RT France : Pourquoi n’y a-t-il pas eu d’écho dans les médias sur cette loi ?

Claude Posternak : D’abord pour une raison objective, c’est le moment du weekend de Pâques, les journaux ne travaillent pas. Et puis, c’est vrai que le système médiatique aujourd’hui est bien dans le confort d’un rapport classique de droite et de gauche. On peut avoir des tonnes d’émissions à la télévision, on va expliquer : «Vous comprenez, les Français attendent autre chose, ils veulent plus de société civile». Ils vont en discuter, les médias. Mais regardez le nombre d’invités de la société civile qui viennent en parler : il n’y en a pas. Donc, il y a ce décalage entre un système global qui cadenasse et de l’autre côté une société civile qui dit : il faut transformer ce pays, ce pays ne peut pas continuer de la façon dont il fonctionne, on ne peut pas continuer avec 6 millions personnes inscrites au Pôle Emploi, en disant qu’on a tout fait pour l’éviter.

Le peuple a toujours raison, que ça plaise ou pas

RT France:  Pensez-vous que, au regard de cette loi, ce soit perdu pour les «petits candidats» qui se présentent à la présidentielle 2017 ?

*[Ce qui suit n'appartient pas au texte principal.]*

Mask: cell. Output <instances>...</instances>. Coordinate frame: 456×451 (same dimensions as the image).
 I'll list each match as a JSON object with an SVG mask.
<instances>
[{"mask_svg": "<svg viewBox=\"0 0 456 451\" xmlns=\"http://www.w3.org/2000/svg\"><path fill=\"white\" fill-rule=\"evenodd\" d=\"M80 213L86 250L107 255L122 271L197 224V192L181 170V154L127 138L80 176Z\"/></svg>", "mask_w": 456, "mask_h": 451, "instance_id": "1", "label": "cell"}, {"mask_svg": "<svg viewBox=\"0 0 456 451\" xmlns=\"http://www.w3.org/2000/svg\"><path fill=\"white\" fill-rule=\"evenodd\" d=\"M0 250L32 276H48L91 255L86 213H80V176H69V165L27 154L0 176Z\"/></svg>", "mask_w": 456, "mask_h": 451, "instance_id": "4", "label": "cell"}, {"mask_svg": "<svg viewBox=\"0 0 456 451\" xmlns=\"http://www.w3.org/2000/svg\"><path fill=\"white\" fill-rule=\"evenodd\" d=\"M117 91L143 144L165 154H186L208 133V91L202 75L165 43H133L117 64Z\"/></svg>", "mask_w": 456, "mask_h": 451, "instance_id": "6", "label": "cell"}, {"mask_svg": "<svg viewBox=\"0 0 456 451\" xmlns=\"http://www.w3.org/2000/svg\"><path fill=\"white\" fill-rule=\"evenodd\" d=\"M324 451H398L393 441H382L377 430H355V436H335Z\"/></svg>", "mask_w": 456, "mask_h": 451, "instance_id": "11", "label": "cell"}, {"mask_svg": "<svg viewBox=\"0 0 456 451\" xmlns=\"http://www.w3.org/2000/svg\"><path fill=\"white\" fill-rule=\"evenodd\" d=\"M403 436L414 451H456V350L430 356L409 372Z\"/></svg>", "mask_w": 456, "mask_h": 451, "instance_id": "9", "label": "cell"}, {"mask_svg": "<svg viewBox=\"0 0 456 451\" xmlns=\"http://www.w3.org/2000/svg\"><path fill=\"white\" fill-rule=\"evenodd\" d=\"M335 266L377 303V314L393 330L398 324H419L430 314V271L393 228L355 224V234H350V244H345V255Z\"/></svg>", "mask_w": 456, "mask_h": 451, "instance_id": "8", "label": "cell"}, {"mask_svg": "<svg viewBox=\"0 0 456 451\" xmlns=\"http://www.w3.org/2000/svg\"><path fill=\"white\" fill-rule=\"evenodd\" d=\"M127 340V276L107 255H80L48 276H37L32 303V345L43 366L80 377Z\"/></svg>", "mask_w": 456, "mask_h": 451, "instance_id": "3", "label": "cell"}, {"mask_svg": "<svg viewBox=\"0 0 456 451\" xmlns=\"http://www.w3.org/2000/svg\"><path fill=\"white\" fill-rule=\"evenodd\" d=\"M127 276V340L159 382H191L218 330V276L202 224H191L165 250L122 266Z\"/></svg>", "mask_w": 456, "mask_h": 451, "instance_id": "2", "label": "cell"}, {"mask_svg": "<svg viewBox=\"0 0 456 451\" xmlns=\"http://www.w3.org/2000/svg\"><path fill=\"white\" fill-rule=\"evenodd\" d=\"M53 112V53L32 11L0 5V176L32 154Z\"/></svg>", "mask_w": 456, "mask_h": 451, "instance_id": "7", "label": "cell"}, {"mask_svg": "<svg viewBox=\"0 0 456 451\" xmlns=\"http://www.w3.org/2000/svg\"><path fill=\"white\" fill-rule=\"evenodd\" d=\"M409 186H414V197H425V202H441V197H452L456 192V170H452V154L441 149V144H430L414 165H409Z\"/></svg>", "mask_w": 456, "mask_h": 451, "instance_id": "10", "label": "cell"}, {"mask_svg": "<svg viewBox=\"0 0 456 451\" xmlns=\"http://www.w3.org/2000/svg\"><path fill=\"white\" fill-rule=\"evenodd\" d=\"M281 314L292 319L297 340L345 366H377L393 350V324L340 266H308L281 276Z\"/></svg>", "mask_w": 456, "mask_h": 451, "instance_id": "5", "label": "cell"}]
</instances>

Claude Posternak : Il y a déjà une mobilisation qui se fait contre ce projet de loi, on va voir ce que cela va donner. Et puis, le peuple a toujours raison. Que ça plaise ou non, on ne peut pas aller contre le peuple. A un moment donné, le peuple se fait entendre. Donc, il faut que la société civile fasse comme elle l’avait fait au sein du Conseil national de la Résistance : des gens de droite et de gauche réunis au sein du Conseil national ayant élaboré un compromis. Il faut créer un nouveau compromis. Il faut créer un nouveau partage de la société française, comment on repense, avec des données qui sont extrêmement simples – la mondialisation et tous les sujets liés à l’insécurité, liés à l’identité etc.